Oggi pubblichiamo questa “rasserenante” interessante riflessione di Maria Irene Cimmino.
Mi sono spesso chiesta che faccia abbia lo scrittore del libro che sto leggendo, chi stia dietro a questo mare di parole che ho davanti.
E cosa lo abbia portato a scrivere: un incontro, un rimpianto, un evento, un sogno, un amore, un figlio mai avuto, un figlio che non avrebbe dovuto nascere, un dolore acuto e lancinante, una gioia improvvisa, inaspettata, un inganno, che hanno scatenato questa voglia, questa necessità irrinunciabile e incontenibile, una pulsione mai provata prima; è come svegliarsi nel cuore della notte per fare l’amore con chi ti dorme accanto, come un’arsura improvvisa che ti obbliga a cercare l’acqua e non ti disseti mai, è andare incontro ad un vento turbinoso che ti trascina con sé, dove non sai?
Perché lui o lei, con la scrittura, consegna proprio a me un pezzo della sua vita.
Nel momento in cui leggo un libro, si stabilisce un rapporto empatico con colui o colei che sta dall’altra parte.
Che scriva di narrativa, saggistica, appunti di viaggio, eventi catastrofici, di cibo, di vino… nelle pagine si resta intrappolati, resta ferma e cristallizzata una parte di lui o di lei, in continuo dinamismo dialettico: lo scrittore non gela le sue riflessioni sulla pagina, ma le fa rimbalzare sul lettore; le parole non scivolano via, ma sono sospese in un continuo andirivieni. E’ il lettore che deve ora farle proprie e tradurle in pensiero.
Da poche pagine quante cose emergono di colui che le ha scritte: spesso è più di una seduta dal terapeuta. Lo scrittore mi parla e io lo ascolto, nel suo rivelarsi agli altri.
La lettura non deve essere un passatempo, ma un esercizio, una scoperta costante e continua, una ricerca di emozioni, di idee, di confronti.
La lettura inoltre non è un rito collettivo: un quadro, lo si guarda assieme a molte altre persone nello stesso momento; ad un concerto assistiamo in tanti e condividiamo le stesse emozioni contemporaneamente.
Un libro invece lo si legge da soli, in silenzio o in mezzo al frastuono: in metropolitana, in autobus, mentre aspetti un treno, un aereo, in spiaggia. Ma si è pur sempre soli, io e lui, io e lei in una relazione quanto mai intima.
Ma anche la scrittura è un’attività artistica che si consuma in solitudine: come disse una scrittrice inglese per bambini, lo scrivere è l’unica fra le attività artistiche che per comunicare con gli altri ha bisogno della solitudine.
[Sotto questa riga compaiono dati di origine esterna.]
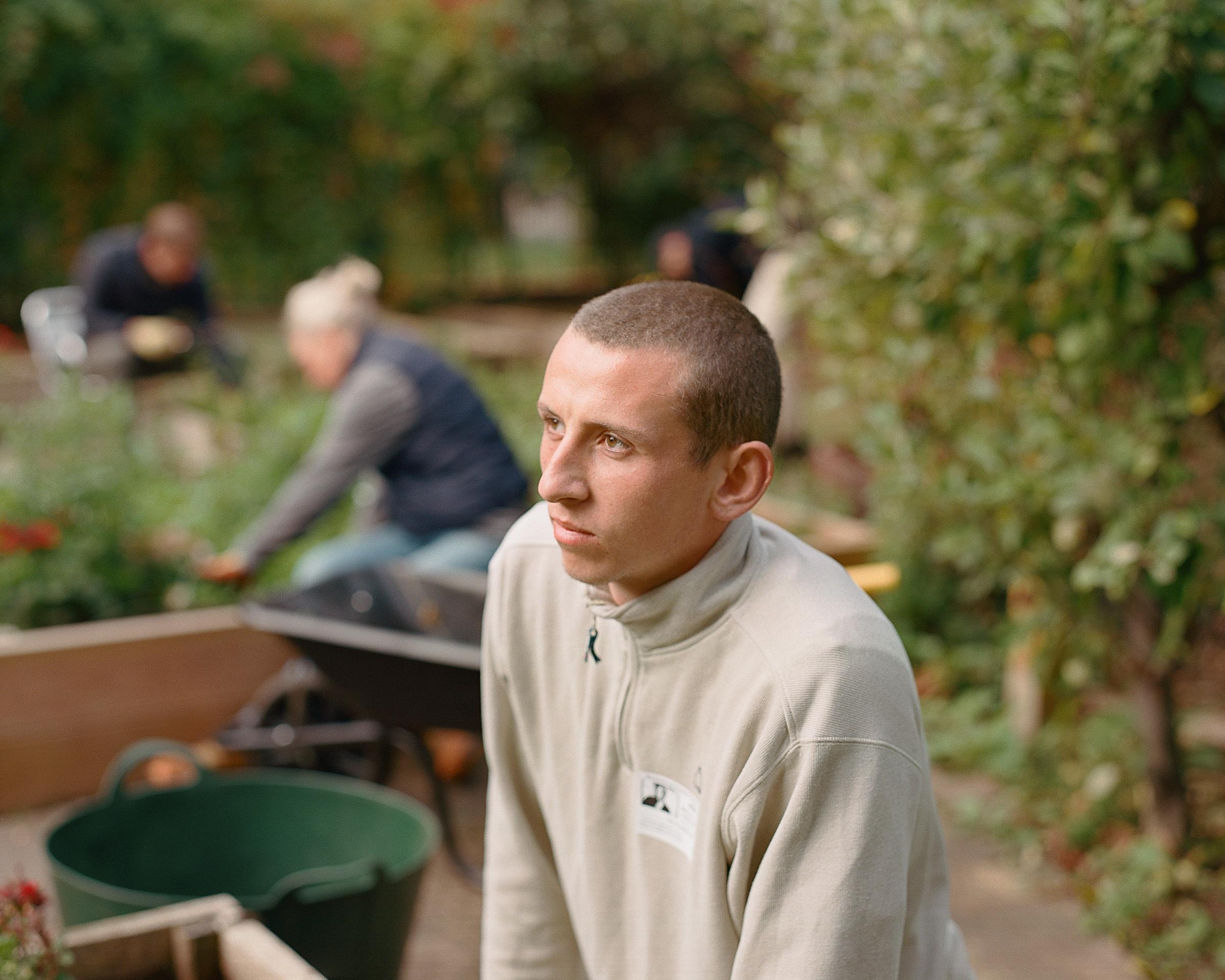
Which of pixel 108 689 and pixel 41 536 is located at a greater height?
pixel 41 536

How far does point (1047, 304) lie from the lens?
2.99m

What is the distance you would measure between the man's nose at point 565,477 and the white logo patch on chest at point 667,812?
13.4 inches

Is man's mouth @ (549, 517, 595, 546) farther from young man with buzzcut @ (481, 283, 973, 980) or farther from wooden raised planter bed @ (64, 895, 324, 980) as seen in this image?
wooden raised planter bed @ (64, 895, 324, 980)

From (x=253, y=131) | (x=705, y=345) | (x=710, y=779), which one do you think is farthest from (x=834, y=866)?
(x=253, y=131)

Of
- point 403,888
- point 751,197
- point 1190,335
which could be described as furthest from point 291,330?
point 1190,335

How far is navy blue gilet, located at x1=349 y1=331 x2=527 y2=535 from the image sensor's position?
413cm

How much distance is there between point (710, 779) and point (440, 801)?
2146 mm

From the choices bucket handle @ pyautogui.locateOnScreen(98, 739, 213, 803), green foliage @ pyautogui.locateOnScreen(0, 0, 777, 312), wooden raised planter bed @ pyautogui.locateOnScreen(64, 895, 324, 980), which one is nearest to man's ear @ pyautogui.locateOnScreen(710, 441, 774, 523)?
wooden raised planter bed @ pyautogui.locateOnScreen(64, 895, 324, 980)

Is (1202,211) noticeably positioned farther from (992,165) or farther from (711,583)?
(711,583)

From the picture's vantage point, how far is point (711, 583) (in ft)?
4.33

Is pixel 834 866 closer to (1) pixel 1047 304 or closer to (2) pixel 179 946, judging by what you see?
(2) pixel 179 946

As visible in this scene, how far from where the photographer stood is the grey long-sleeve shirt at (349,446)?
4000mm

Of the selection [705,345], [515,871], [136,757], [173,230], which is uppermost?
[705,345]

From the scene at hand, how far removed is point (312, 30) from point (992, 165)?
31.4 feet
Quasi un ossimoro.
Dopo aver letto un libro, lo lascio per giorni, settimane sul comodino o in giro per casa. Lo riprendo, lo tocco, lo apro, lo rileggo, a pezzi, a frasi, per intero. Fisso immagini, pensieri, riflessioni, facezie e loro diventano parte di me, per sempre.
Un libro non solo lascia qualcosa a me ma anche lui si prende qualcosa di me.
Dice Amos Oz nel suo più bel libro “Romanzo d’amore e di tenebra”: i libri non chiedono mai niente, sanno aspettare, sono pazienti. Dopo averli letti, li metti sullo scaffale della libreria e là stanno per anni, decenni. Poi un giorno ti ricordi di una frase, di una citazione, di un passo e riprendi il libro in mano, lo sfogli, magari alle 3 di notte. E lui prende vita, di nuovo e si rianima…
Poi c’è uno scaffale dove ripongo i libri mai finiti…e mi chiedo sempre perché.